God's Mosaic commandments may seem arbitrary to the rebellious narcissists who populate the modern world, but remember, God wasn't just training soldiers. He was training a people to be his ambassadors to the world until the time was ripe for the Messiah and His universal message of God's love. Moses went up the mountain and received 10 commandments, all of which were fairly reasonable; don't kill, lie, steal, or commit adultery. Worship God, rest now and then. Don't envy your neighbor. Moses came down from the mountain and saw Edward G. Robinson and the Israelites dancing around the golden calf. He broke the tablets, made everybody drink the powdered up idol and went back up the mountain to try again.

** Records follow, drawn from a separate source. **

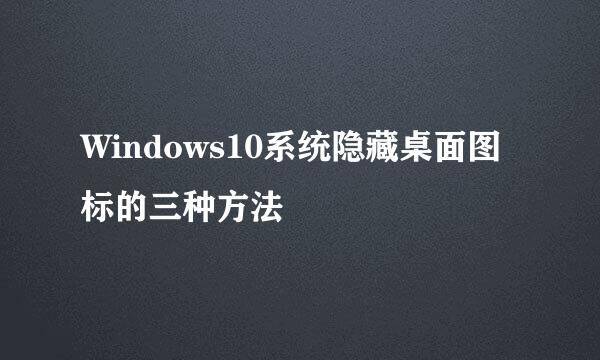 Windows10系统隐藏桌面图标的三种方法
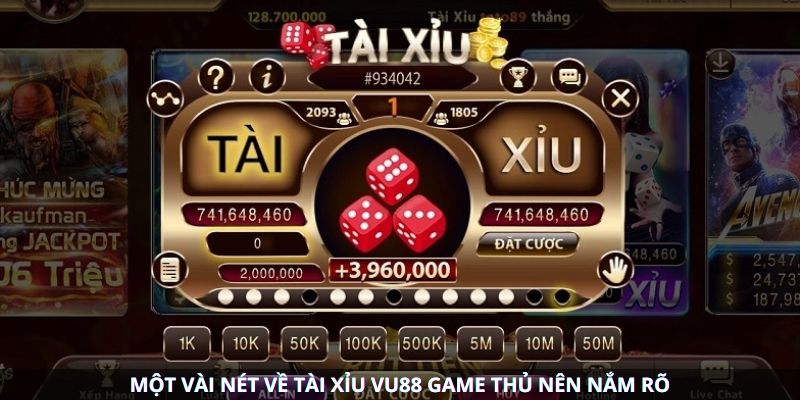 Một vài nét về tài xỉu VU88 game thủ nên nắm rõ Một vài nét về tài xỉu VU88 game thủ nên nắm rõ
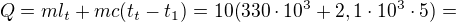 $Q=ml_t+mc(t_t-t_1)=10(330\cdot10^3+2,1\cdot10^3\cdot5)=$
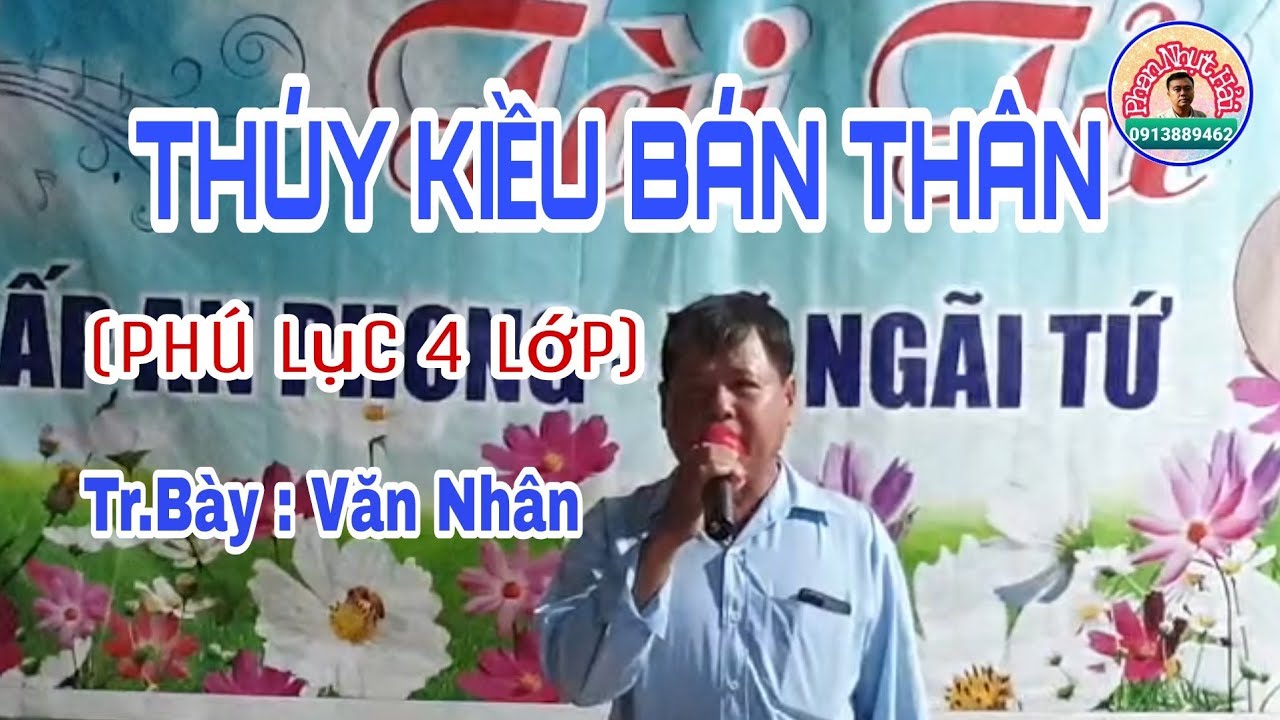 THÚY KIỀU BÁN THÂN | Phú Lục 4 Lớp | TG : Trần Ngọc Thạch | TB : Văn Nhân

This time God sent him down with 613 commandments, 603 more than the first time. Obedience to the whole law of Moses was the moral and theological equivalent of cleaning the floor with a toothbrush. When a few reasonable commandments aren't enough, God gives us more. We need them. When the need was past, Jesus came and said, "Alright, I'm from God. I'm the Messiah and I'm going to begin the restoration of the human condition as it first was in the garden when the most basic and simple commandments applied.” That's why Jesus says, "Moses allowed you to divorce, but it was not that way at first. In His own image He made them, male and female He made them. For this a man shall leave his mother and father and cling to his wife and the two shall become one flesh."

The dietary laws and the ritual laws fall away as the Messiah restores the first covenants between God and humanity. The natural law doesn't fall away, because it is the very reflection of the divine nature in the image of which humanity was first made. The faithful, fertile, forever relationship between Husband and Wife is the reflection of God's own reality. God is love, sacrificial love. Married love is natural. The fascinating variations we have come up with modern times are, well, unnatural. Look at the equipment. It seems clearly designed for a specific use and a specific purpose. God's nature is intimately involved in the natural, sometimes difficult, though always wondrous, relationship between man and woman.

God's nature has nothing do with eating shrimp, or mixing different crops in a field. Self-sacrificing Love and family and charity, respect for human life, these are from God's own heart. The humanist web site sight you refer to is pretty shallow. I remind you that it is the fool who says in his heart there is no God, or so says the Psalm.